Work to complete:
**1.** In the notes on speech synthesis below, turn the paragraph beginning "Vector synthesis is another approach" into a short bulleted list that keeps its main facts.
**2.** According to the notes on speech synthesis below, who developed the Voder, and in what decade?

Passage given:

In the late 2010s, the speech synthesis world is greeted with deep learning techniques like RNNs. Google releases WaveNet which produces very high-fidelity speech results. Some attempts at using RNNs and GANs to produce singing, with varying ranges of fidelity. As far as the author knows, these are all offline require many hours of upfront computing time to train a model.

Deep learning is certainly considered to be cutting edge for producing high-fidelity speech, but the non-realtime control and upfront training makes it unappealing for musical purposes.

--- TL;DR:

Articulatory synthesis and vocal tract models from the 60s, with some improvements in the decades to follow. Research in musical articulatory synthesis is stagnant.

PRC thesis in the 90s is the key player.

Other more efficient speech synthesis systems got more popular: concatentative, formant, LPC, etc. These aren't as configurable as articulatory synthesis.

Vocaloid is the most notable commercial singing synthesis product (concatenative).

RNNs like wavenet is now considered state-of-the-art for speech synthesis, and the fidelity is quite good. Some initial attempts at getting RNNs and GANs to producing singing voices has been done. Compelling, but not musically interesting (minimal control, only metric is fidelity).

Control of artificial speech without using a human mouth or reference voice (talkbox, vocoder) is a difficult problem. The human vocal aritculation system is very complex.

The Voder developed by Bell Labs in the 1930s was an early attempt to build such an interface. It could produce a surprising level of prosody (cite video), but was notoriously difficult to master (find citation).

Vector synthesis is another approach, particularly with formant control. HOWL by Daniel Clelland is a formant synthesizer featuring a 2 dimensional XY pad divided into the 5 regions, each region representing a vowel sound. Very musically rewarding and satisfying to play.

"Pink Trombone" by Neil Thapen: web app that allows one to pull at a virtual vocal tract on screen. Multi-touch. Very compelling concept, but it doesn't sing. This uses a vocal tract model, and the dozens of cylindrical diameters are controlled via empirically derived mathematical function.

"Blob Opera" By Google and "Chorus" by Adult Swim are also musical web interfaces built relatively recently that sing. Both sound like they could be using physical models. These control ensembles rather than individual voices, apparently using machine learning to compose the chords. The arrangement is largely homophonic in nature. Future works in this paradigm could involve more indepently moving polyphonic lines, similar to sacred choral works commonly found in renaissance era (palestrina, etc).

Listed records:
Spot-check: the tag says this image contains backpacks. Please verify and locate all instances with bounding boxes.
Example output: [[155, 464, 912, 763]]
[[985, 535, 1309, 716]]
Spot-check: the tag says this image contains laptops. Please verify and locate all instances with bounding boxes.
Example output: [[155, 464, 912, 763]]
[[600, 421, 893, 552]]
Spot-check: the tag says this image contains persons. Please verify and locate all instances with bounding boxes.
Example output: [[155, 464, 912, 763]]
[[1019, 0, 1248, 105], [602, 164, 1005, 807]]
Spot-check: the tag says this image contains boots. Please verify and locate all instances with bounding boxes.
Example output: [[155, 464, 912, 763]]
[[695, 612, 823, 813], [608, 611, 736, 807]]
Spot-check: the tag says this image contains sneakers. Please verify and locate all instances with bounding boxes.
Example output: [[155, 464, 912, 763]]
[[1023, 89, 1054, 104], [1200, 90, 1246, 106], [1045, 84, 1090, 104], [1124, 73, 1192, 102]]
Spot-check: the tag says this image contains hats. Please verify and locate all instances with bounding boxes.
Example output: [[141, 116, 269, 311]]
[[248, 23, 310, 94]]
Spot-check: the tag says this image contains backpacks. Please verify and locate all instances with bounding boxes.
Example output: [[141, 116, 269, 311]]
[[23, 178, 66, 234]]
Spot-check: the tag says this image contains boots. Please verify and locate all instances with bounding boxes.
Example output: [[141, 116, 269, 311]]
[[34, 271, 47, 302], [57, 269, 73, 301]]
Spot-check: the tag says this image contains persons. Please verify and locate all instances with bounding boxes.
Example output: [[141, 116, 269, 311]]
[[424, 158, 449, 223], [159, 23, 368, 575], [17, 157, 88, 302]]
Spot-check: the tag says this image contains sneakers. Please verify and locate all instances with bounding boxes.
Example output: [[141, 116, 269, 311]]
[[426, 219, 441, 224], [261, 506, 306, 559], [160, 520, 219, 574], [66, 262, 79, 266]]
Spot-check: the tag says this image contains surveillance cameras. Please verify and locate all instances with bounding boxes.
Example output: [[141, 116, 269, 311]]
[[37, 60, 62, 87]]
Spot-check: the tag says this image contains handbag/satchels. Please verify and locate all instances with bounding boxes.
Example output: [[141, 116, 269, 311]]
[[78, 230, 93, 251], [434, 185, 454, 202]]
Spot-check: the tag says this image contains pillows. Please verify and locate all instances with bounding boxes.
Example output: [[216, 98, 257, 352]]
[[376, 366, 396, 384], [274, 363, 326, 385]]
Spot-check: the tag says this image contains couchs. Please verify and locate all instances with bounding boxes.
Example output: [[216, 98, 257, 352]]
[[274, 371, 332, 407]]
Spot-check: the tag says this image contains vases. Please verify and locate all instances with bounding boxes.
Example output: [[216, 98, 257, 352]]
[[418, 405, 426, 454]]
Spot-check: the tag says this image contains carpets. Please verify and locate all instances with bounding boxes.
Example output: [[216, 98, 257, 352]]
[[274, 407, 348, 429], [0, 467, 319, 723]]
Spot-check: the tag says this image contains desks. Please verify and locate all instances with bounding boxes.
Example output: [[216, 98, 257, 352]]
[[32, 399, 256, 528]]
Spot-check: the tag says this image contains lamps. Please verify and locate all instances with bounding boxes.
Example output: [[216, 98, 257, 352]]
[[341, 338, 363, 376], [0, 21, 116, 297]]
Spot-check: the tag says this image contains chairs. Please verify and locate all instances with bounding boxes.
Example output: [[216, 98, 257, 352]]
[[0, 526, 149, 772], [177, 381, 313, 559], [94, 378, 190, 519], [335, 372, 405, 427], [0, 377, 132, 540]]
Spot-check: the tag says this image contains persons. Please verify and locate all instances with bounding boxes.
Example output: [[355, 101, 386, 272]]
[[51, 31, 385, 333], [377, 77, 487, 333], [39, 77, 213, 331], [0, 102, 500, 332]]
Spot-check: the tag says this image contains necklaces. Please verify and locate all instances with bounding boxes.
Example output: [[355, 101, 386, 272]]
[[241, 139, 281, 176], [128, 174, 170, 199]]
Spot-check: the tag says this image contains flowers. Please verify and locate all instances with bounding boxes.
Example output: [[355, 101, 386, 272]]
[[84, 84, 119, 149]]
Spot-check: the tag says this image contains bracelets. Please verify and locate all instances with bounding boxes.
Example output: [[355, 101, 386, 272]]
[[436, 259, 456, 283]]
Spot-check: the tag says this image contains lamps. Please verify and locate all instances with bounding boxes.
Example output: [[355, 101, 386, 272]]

Answers to the tasks:
**1.**
- Vector synthesis is another approach, especially with formant control.
- HOWL, by Daniel Clelland, is a formant synthesizer.
- It has a two-dimensional XY pad divided into five regions, each representing a vowel sound.
- It is very musically rewarding and satisfying to play.

**2.** Bell Labs developed the Voder in the 1930s.